_Task goal_: Produce a verbatim copy of the data below that contains no pictures.

(Items from a data source)
◆ ◆ ◆ ◆

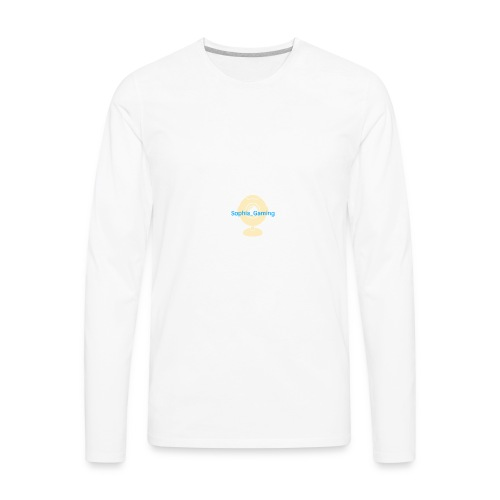 Sophia Gaming - Men's Premium Long Sleeve T-Shirt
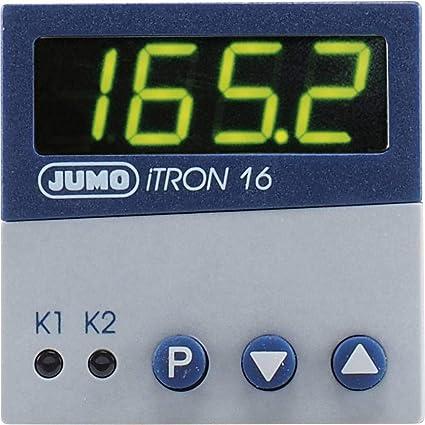 Jumo iTRON 16 PID - Regulador de temperatura (Pt100, Pt1000, KTY11 ...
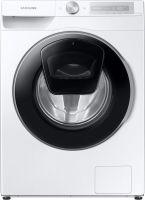 Стиральная машина Samsung WW10T654CLH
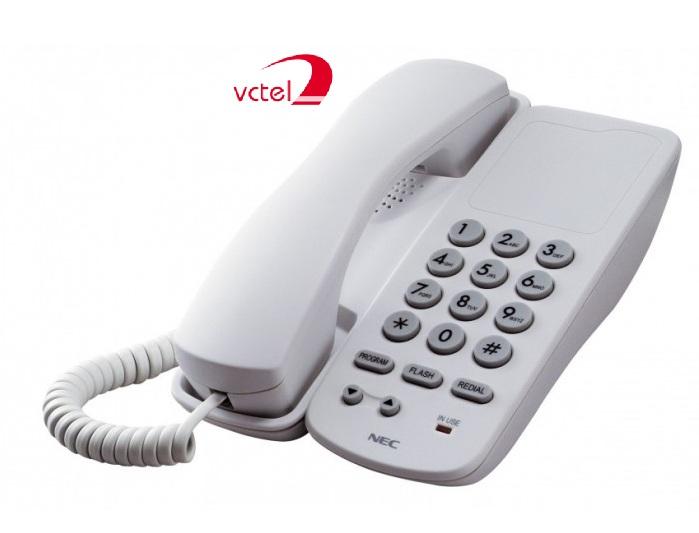 Tích hợp nhiều chức năng cần có của 1 điện thoại để bàn vctel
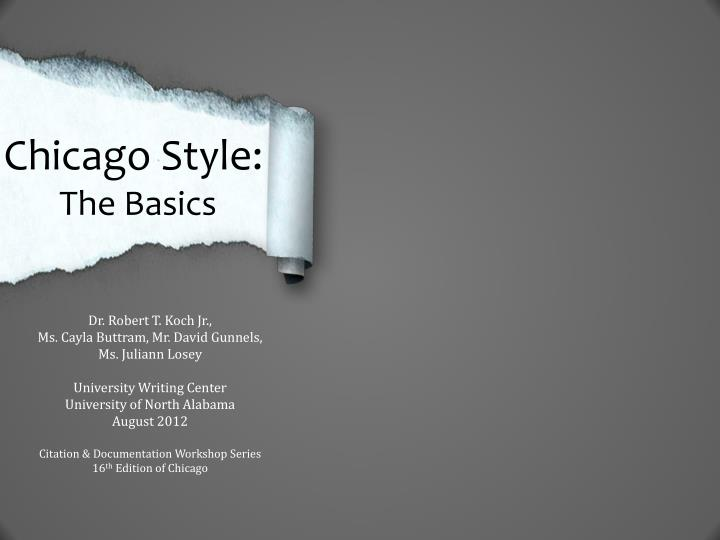 Chicago Style:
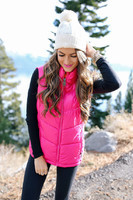 cold weather outfit Sorel boots hot pink puffer vest-5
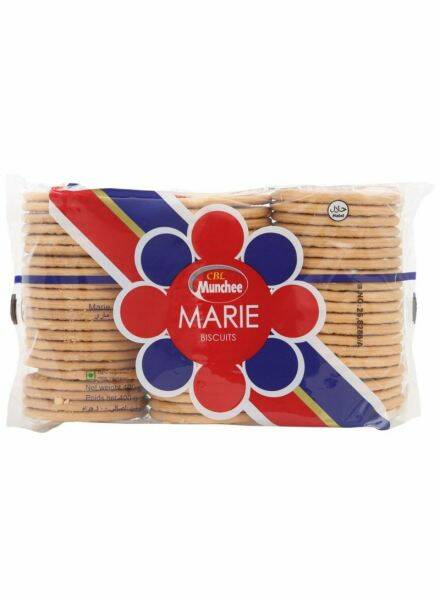Marie Biscuit 400g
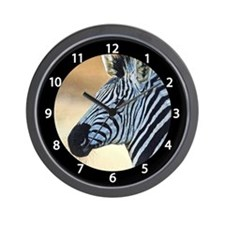 Zebra Portrait Wall Clock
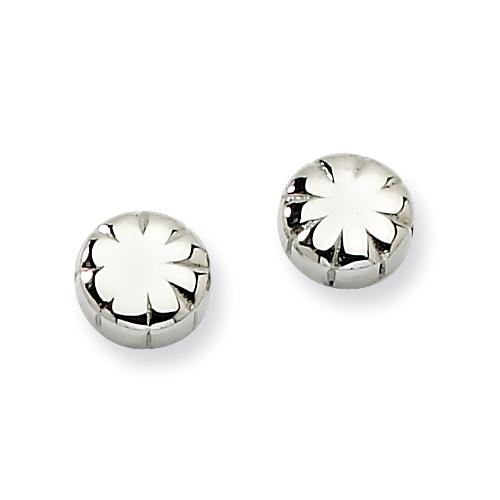 Chisel Stainless Steel Fancy Post Earrings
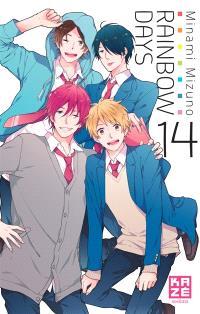 Rainbow days. Volume 14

◆ ◆ ◆ ◆

_Problem solution_:
 Sophia Gaming - Men's Premium Long Sleeve T-Shirt
 Jumo iTRON 16 PID - Regulador de temperatura (Pt100, Pt1000, KTY11 ...
 Стиральная машина Samsung WW10T654CLH
 Tích hợp nhiều chức năng cần có của 1 điện thoại để bàn vctel
 Chicago Style:
 cold weather outfit Sorel boots hot pink puffer vest-5
Marie Biscuit 400g
 Zebra Portrait Wall Clock
 Chisel Stainless Steel Fancy Post Earrings
 Rainbow days. Volume 14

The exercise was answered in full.